WATCH: Hopes inquest will prevent future tragedies at sea
SOLE survivor of the Dianne tragedy Ruben McDornan is hopeful an inquest into the vessel's sinking will recommend new safety standards for the fishing industry.
Many of those have returned to Gladstone for the first time since the sinking of the Dianne, off Seventeen Seventy on October 16, 2017 for the joint inquest into the sinking of vessels Cassandra in April 2016 and the Dianne.
Speaking to media after he gave evidence for the inquest, Mr McDornan paid tribute to the professionalism shown by his fellow crew and said safety was their number one priority.
"The men of the Dianne were my absolute mates, we're a band of brothers and the entire crew of the Dianne were the most safety conscious and professional men and mariners I've ever worked with," he said.

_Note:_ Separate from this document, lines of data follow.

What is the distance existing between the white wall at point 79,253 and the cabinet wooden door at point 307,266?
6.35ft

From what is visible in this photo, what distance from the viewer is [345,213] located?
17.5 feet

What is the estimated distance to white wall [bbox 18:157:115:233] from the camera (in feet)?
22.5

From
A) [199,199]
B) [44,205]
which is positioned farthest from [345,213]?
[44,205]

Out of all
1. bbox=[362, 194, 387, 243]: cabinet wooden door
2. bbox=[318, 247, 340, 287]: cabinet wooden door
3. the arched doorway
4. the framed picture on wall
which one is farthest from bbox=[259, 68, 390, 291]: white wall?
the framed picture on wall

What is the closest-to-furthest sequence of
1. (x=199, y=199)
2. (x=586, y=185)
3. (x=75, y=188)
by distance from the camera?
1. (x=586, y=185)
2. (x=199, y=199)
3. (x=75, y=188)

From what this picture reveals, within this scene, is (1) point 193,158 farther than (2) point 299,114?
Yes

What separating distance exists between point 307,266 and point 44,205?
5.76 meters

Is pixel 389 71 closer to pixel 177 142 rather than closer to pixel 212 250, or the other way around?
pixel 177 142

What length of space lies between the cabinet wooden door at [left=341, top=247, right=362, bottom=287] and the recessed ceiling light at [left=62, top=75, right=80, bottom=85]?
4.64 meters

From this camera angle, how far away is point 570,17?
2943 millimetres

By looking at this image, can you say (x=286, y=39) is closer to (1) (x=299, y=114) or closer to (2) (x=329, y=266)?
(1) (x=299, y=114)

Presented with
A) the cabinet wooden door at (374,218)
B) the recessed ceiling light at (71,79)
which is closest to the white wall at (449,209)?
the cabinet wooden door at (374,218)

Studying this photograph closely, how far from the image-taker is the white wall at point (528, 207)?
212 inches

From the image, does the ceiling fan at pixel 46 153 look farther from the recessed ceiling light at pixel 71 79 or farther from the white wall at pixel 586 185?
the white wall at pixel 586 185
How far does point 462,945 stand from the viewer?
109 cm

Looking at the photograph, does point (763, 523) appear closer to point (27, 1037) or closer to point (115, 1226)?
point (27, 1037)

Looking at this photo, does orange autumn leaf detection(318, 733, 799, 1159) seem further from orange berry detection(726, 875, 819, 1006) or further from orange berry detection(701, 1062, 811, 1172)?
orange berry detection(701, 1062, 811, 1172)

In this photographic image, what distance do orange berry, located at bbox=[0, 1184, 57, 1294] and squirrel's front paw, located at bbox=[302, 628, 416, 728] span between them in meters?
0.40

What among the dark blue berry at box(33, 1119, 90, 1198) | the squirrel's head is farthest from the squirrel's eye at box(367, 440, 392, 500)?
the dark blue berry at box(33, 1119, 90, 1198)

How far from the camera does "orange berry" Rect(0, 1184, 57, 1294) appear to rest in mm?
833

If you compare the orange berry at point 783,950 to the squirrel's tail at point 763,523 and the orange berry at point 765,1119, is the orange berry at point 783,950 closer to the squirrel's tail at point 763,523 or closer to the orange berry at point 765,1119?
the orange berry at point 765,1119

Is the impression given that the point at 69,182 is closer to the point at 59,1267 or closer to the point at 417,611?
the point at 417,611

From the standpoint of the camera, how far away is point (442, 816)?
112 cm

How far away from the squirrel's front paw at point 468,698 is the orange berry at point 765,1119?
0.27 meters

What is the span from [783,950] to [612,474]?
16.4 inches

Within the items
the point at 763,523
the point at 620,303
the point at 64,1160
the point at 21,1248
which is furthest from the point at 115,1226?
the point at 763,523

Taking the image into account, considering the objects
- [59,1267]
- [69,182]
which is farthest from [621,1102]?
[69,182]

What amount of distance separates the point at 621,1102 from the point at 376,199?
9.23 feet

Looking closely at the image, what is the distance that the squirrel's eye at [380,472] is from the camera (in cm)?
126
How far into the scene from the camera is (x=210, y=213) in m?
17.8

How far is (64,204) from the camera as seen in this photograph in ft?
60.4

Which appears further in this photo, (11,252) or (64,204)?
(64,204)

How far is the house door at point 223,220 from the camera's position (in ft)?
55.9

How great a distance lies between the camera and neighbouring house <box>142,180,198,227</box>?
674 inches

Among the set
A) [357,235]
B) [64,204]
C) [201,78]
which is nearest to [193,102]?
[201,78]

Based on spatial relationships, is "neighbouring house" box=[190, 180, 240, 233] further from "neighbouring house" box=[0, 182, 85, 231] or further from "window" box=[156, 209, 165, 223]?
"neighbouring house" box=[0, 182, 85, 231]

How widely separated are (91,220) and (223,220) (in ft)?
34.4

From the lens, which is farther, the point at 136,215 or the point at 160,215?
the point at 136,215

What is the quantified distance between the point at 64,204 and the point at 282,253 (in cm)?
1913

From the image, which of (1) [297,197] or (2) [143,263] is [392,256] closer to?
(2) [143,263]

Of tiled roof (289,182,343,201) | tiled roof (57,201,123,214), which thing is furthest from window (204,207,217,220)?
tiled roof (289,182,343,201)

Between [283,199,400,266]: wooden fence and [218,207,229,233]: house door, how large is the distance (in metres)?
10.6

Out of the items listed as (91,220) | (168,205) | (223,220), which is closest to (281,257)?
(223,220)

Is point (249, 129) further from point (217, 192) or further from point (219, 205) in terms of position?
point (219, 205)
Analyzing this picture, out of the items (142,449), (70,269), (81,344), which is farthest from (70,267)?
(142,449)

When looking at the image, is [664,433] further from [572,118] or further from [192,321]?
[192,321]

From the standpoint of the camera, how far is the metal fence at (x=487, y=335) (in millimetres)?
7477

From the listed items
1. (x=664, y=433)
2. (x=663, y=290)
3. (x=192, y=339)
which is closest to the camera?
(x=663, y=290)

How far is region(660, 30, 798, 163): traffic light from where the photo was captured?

"No matter how hard it is for me personally and the families that are here, this is exactly what we want.
"We do want something amazing to come out of such a tragedy, being the specifics of safety and mainly for the fishing industry and all of the marine industry.
"It's a very touching time and its very hard being here, but we do know what we have to do."
The bodies of skipper Ben Leahy and Adam Hoffman were found in the sunken vessel, almost a week after the recovery mission began.
The bodies of four men - Adam Bidner, Zachary Feeney, Chris Sammut and Eli Tonks - have not been found.
Mr McDornan said he understood the importance of giving evidence.
"It is my belief that by repurposing the (Vessel Monitoring system) used by fisheries can help with safety alertness and getting a response a lot quicker," he said.
It's understood when the Dianne capsized its VMS signal was lost, but it was five and a half hours later that the vessel sank.
"By participating in this inquest and inquiry that I can help to stop a tragedy like that of the Dianne ever happening again then I am fully involved... in this process," he said.